説明

通信端末

【課題】アンテナ特性の劣化を防止でき、かつコストアップになるのを防止できる通信端末を提供することを目的とする。
【解決手段】第1アンテナ部材として使用されるヒンジ54は、金属製のスイベルヒンジ58よりも下筐体20の端部側に配置されている。ヒンジ54のアンテナ特性を一定以上確保できる位置に、支持部材55の長手方向端部である横片部56の右端部56Aが配置されているとともに、支持部材55が当該支持部材55の長手方向に対して直交する方向に延び、かつ、ヒンジ筐体50の内面に当接する腕部57を有している。

【発明の詳細な説明】
【技術分野】
【0001】
本発明は、通信端末に関する。
【背景技術】
【0002】
従来、第1筐体(下筐体)と第2筐体(上筐体)とが、直交する2軸の回動軸を有するヒンジ部により開閉可能かつ回動可能に接続された通信端末が知られている。このような通信端末のヒンジ部は、第1筐体と第2筐体とを開閉させる第1回動軸(ヒンジ)と、第1筐体と第2筐体とを互いに相対的に回動させる第2回動軸(スイベルヒンジ)とを有している。第2回動軸は、強度を上げるため、金属によって形成されたものがある。
【0003】
一方、第2回動軸は、第1筐体および第2筐体の幅方向における中心部に設けられ、アンテナは、第1筐体の側端部に設けられているのが普通である。この場合、第2回動軸とアンテナとの間隔を広くすることは困難であり、第2回同軸とアンテナとが比較的接近するため、第2回動軸が金属製で導電性を有する場合は、アンテナ特性が劣化するという問題が発生する。
【0004】
このような問題を解決するため、インピーダンス調整手段を備えた通信端末が提案されている(例えば、特許文献1参照)。
【先行技術文献】
【特許文献】
【0005】
【特許文献1】特開2005−328316号公報(請求項1、段落0023、図3)
【発明の概要】
【発明が解決しようとする課題】
【0006】
しかしながら、特許文献1に記載の通信端末は、インピーダンス調整手段が必要になるので、コストアップになるという問題があった。
【0007】
本発明は、従来の問題を解決するためになされたもので、回動軸を有する電子機器において、より簡易な構成でアンテナ特性の劣化を防止することのできる通信端末を提供することを目的とする。
【課題を解決するための手段】
【0008】
本発明の第1の態様に係る通信端末は、ヒンジ筐体を介して連結された第1筐体および第2筐体と、前記ヒンジ筐体および前記第2筐体を連結するために前記第2筐体の長手方向に沿って配置された回動軸と、前記回動軸を支持するために前記ヒンジ筐体の内部において前記ヒンジ筐体の幅方向に沿う支持部材と、前記回動軸よりも、前記ヒンジ筐体の幅方向における端部側に配置されたアンテナ部材とを備え、前記支持部材の前記端部へ向けて延びる部分の長さは、当該端部への方向において、前記アンテナ部材の少なくとも一部と重ならない長さに構成されており、前記支持部材の前記アンテナ部材が配置された端部側において、前記支持部材が、前記端部への方向と異なる方向に延び、かつ、前記ヒンジ筐体の内面に当接する腕部を有するものである。

• やること:
1. 通信端末の文書によると、特許文献1に記載の通信端末にはどのような問題があったか。
2. 通信端末の文書を、最後の文の次から書き継いでください。

• データ:
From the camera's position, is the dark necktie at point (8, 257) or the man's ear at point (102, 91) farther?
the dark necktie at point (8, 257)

• 解答:
1. インピーダンス調整手段が必要になるので、コストアップになるという問題があった。

2.
【0009】
また、本発明の第2の態様に係る通信端末は、アンテナ部材がヒンジ筐体に収容されているとともに、腕部に取り付けられた接点部材を介して電気的に接続されているものである。
【0010】
更に、本発明の第3の態様に係る通信端末は、腕部が回動軸に接近した位置に設けられているものである。
【0011】
また、本発明の第4の態様に係る通信端末は、腕部が、端部への方向に対して直交する方向に延びるものである。
【0012】
本発明の第5の態様に係る通信端末は、支持部材の端部へ向けて延びる部分の長さは、アンテナ部材の特性が支持部材によって劣化させられたとしても、そのアンテナ部材に求められる一定の特性を確保できるような長さに定められるものである。
【発明の効果】
【0013】
本発明の第1の態様に係る通信端末によれば、支持部材の、端部側へ向けて延びる部分は、端部側への方向において、アンテナ部材の少なくとも一部と重ならないよう構成されているため、アンテナ部材のアンテナ特性を一定以上確保できる。また、ヒンジ筐体の内面に当接する腕部が支持部材に設けられているため、支持部材の長手方向端部がヒンジ筐体の幅方向端部まで到達していなくても、支持部材の長手方向端部がヒンジ筐体の幅方向端部まで到達している場合と同様な第2回動軸の支持強度が得られるという効果を有する。
【0014】
また、本発明の第2の態様に係る通信端末によれば、腕部を接点部材として利用してヒンジ筐体内にアンテナを設けるので、ヒンジ筐体内における支持部材からの干渉が少ない空間にアンテナ部材を構成できる。これにより、ヒンジ筐体をアンテナの収納場所として利用できるので、各筐体内のスペースを他の用途に有効活用できる。
【0015】
さらに、本発明の第3の態様に係る通信端末によれば、腕部が回動軸に接近して設けられているので、アンテナ部材のエレメントを長く取れる。
【0016】
また、本発明の第4の態様に係る通信端末によれば、腕部が、端部側への方向に対して直交する方向に延びるので、端部側に配置されたアンテナの特性が腕部によって劣化してしまうことを防止することができる。
【0017】
また、本発明の第5の態様に係る通信端末によれば、アンテナ部材の特性を一定以上確保することができる。
【図面の簡単な説明】
【0018】
【図1】本発明に係る実施形態の通信端末を開いた状態において、第1筐体および第2筐体の内面を示す斜視図
【図2】本発明に係る実施形態の通信端末を開いて回動させた状態において、第1筐体および第2筐体の内面を示す斜視図
【図3】本発明に係る実施形態のヒンジ筐体を示す分解斜視図
【図4】ヒンジ筐体の上カバーを外した状態を示す上面図
【図5】ヒンジ筐体の支持部材における腕部がヒンジ筐体の内面に当接している状態を示す斜視図
【図6】ヒンジ筐体の第2回同軸近傍の要部を示す斜視図
【図7】本発明に係る実施形態の第1筐体および第2筐体を開いた状態において、第1筐体および第2筐体の外面を示す斜視図
【発明を実施するための形態】
【0019】
以下、本発明の実施形態の通信端末について、図面を用いて説明する。
図1および図2に示すように、本発明に係る実施形態の通信端末10は、一方の面に多数のキー22から構成される操作部21を有する第1筐体である下筐体20と、一方の面に表示部41を有する第2筐体である上筐体40と、下筐体20および上筐体40を開閉可能に連結するヒンジ筐体50とを有する。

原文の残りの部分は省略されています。